The conservator is responsible for accounting to the court for all of the income of the conservatorship estate and all expenditures at least annually. Those accounting will be required to be filed on court approved forms in a format that is unlike most commonly used financial ledgers. The conservator must also file all cancelled checks or receipts with the court, documenting each expenditure for which credit is claimed. All funds of the protectee must be segregated in separate accounts maintained for the exclusive benefit and use of the protectee’s estate. The bank will require a taxidentification number for this account. The tax-identification number for the estate is the protectee’s Social Security Number. Conservatorship estates are not required to obtain a new taxidentification number.

SOCIAL SECURITY BENEFITS.

The conservator is entitled to receive the Social Security check of the protectee. However, the conservator must contact the local Social Security Office and arrange to be named as the representative payee. The Social Security Administration may require an annual accounting from you similar to that required by the court.
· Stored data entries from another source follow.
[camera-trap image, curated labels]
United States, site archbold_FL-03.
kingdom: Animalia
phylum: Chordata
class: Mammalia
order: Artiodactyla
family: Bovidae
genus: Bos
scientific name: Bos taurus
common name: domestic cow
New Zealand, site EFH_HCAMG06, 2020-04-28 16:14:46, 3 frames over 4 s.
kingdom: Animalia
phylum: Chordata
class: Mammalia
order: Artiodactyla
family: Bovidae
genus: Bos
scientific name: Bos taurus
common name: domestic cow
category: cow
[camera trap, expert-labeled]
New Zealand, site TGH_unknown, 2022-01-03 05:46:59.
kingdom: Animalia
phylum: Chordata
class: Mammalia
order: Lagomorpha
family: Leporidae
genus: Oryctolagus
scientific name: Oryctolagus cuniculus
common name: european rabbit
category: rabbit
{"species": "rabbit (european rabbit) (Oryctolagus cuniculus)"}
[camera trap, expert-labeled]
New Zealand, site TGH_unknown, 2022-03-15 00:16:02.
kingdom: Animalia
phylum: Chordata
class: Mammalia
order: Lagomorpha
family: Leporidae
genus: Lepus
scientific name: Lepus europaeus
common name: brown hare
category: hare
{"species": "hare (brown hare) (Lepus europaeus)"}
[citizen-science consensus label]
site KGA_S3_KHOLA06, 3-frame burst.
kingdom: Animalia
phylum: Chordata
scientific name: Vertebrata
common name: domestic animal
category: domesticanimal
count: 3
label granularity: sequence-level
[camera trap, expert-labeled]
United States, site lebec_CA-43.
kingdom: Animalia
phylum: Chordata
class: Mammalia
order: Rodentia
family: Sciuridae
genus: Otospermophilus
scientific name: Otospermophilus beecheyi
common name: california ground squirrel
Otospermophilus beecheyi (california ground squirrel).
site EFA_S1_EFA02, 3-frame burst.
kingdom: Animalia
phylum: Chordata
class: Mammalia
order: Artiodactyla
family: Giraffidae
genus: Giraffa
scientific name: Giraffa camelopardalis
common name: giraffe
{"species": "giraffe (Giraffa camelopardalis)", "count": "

ATTORNEY’S FEES AND CONSERVATOR’S FEES.

Both the conservator and the attorney are entitled to reasonable fees for services rendered to the estate. Following the filing of the inventory, the attorney will typically make an application for attorney’s fees for all services rendered through that date. If a sale of real estate is contemplated in the near future, the initial application for attorney’s fees will sometimes be deferred until those services are completed. The initial attorney’s fee for services rendered through the filing of the inventory is usually $1,500.00. If an emergency guardianship is required the fee will be an additional fee of $500 will be required. If real estate is sold, approximately $500.00 of attorney’s fees will be incurred for that process. Attorney fees for each annual accounting thereafter will vary from between $500.00 – $1,500.00 depending on the size of the settlement. All attorney’s fees must be approved by the court by an application to approve attorney’s fees before payment is made. If the estate is large enough, the attorney may charge, and the court may allow, a fee that reflects management responsibilities associated with the estate which is calculated on the amount of income of the estate. Most estates do not fall into this category. The conservator is also allowed a fee that is based largely on the value of the services rendered. The court is usually very conservative in allowing payment time and expense incurred for visits to the protectee, particularly if the protectee is a family member. A typical fee is $20.00 per hour for services rendered with the hours being conservatively calculated. Courts in different counties vary substantially in the amounts allowed for conservator’s fees and the documentation required. Mileage will normally be allowed at IRS approved rates. The purpose of this information is to give you an overview of the law regarding guardianships and conservatorships for adult protectees. Obviously, all of the applicable information cannot be condensed into a few pages.